Coloro che fanno opera di evangelizzazione sono dunque condotti, tra gli altri, a dialogare con coloro che condividono questa ideologia atea. Questo richiede un più grande sforzo di discernimento per accogliere le loro vere domande sulla giustizia, la condivisione, l'aspirazione ad un avvenire migliore, e anche individuare, fare notare ciò che, in questa ideologia, si oppone radicalmente, su punti essenziali, alla fede in Gesù Cristo, e alla concezione dell'uomo, della società e della storia, che a lui fa riferimento. Un tale dialogo in verità richiede dunque cristiani che siano fortemente radicati in questa fede in Gesù Cristo vero Dio e vero uomo e unico Salvatore, e di nutrirla nella preghiera e nei sacramenti, di ricevere dalla Tradizione vivente della Chiesa la Rivelazione che è insieme il Messaggio su Dio e il suo disegno di salvezza in Gesù Cristo e un messaggio sulla verità dell'uomo (cfr. GS 12-13 GS 24).

Cari fratelli, vi incoraggio ad esercitare pienamente la vostra responsabilità di Pastori. Come "maestri della verità". (cfr. "Discorso a Vescovi, a Puebla", I; 28 gennaio 1979: "Insegnamenti", II [1979] 190)), intensificate gli sforzi già fatti nei movimenti d'evangelizzazione del mondo operaio per la formazione biblica e dottrinale, per il risveglio spirituale grazie a ritiri e ad incontri. Come servitori della comunione ecclesiale, segni e costruttori dell'unità in Gesù Cristo, vegliate affinché l'evangelizzazione specifica del mondo operaio eviti l'ostacolo di una "Chiesa in classe operaia", ma permetta ai cristiani del mondo operaio e alle organizzazioni della Missione operaia di partecipare, con le loro ricchezze e nel rispetto delle rispettive differenze, alla Chiesa diocesana "legata al suo Pastore e da lui riunita nello Spirito Santo grazie al Vangelo e all'Eucaristia" (CD 11).


7. Su ciascuno di voi, su tutti gli operai apostolici che lavorano con voi nei diversi settori dell'evangelizzazione, sacerdoti, religiosi, religiose e laici, invoco la luce e la forza dello Spirito Santo.

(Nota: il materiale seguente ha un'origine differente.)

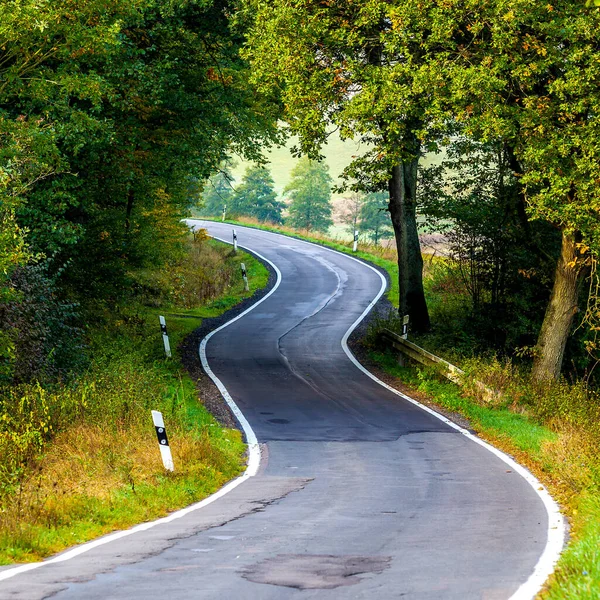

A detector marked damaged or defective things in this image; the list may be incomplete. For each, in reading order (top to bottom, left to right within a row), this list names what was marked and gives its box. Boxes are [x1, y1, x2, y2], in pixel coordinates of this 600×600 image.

asphalt patch repair [241, 556, 392, 588]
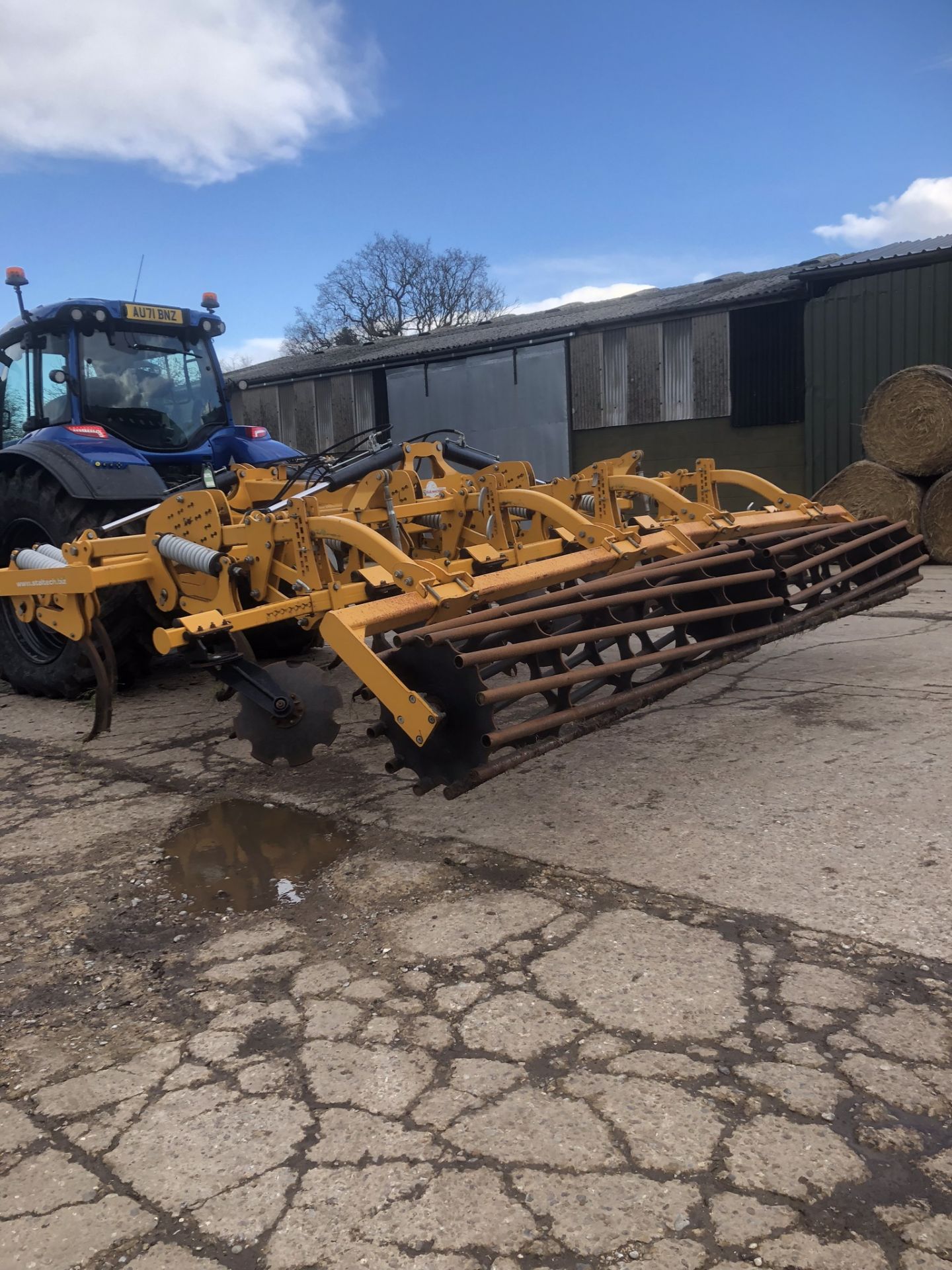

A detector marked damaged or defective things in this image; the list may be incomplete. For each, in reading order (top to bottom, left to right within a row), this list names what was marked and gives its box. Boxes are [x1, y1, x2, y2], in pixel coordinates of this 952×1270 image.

La mia benedizione si estende a tutto il Popolo di Dio che vi è affidato, ivi compreso i numerosi lavoratori immigrati che voi accogliete nelle vostre comunità cristiane. A questo proposito, mi avete portato la testimonianza di attaccamento dei miei compatrioti: io vi incarico di esprimere loro la mia gratitudine, il mio cordiale saluto e i miei incoraggiamenti a vivere nella fedeltà alla loro fede e nella fraternità.

Che Dio Onnipotente, che è Amore, vi benedica, il Padre, il Figlio e lo Spirito Santo.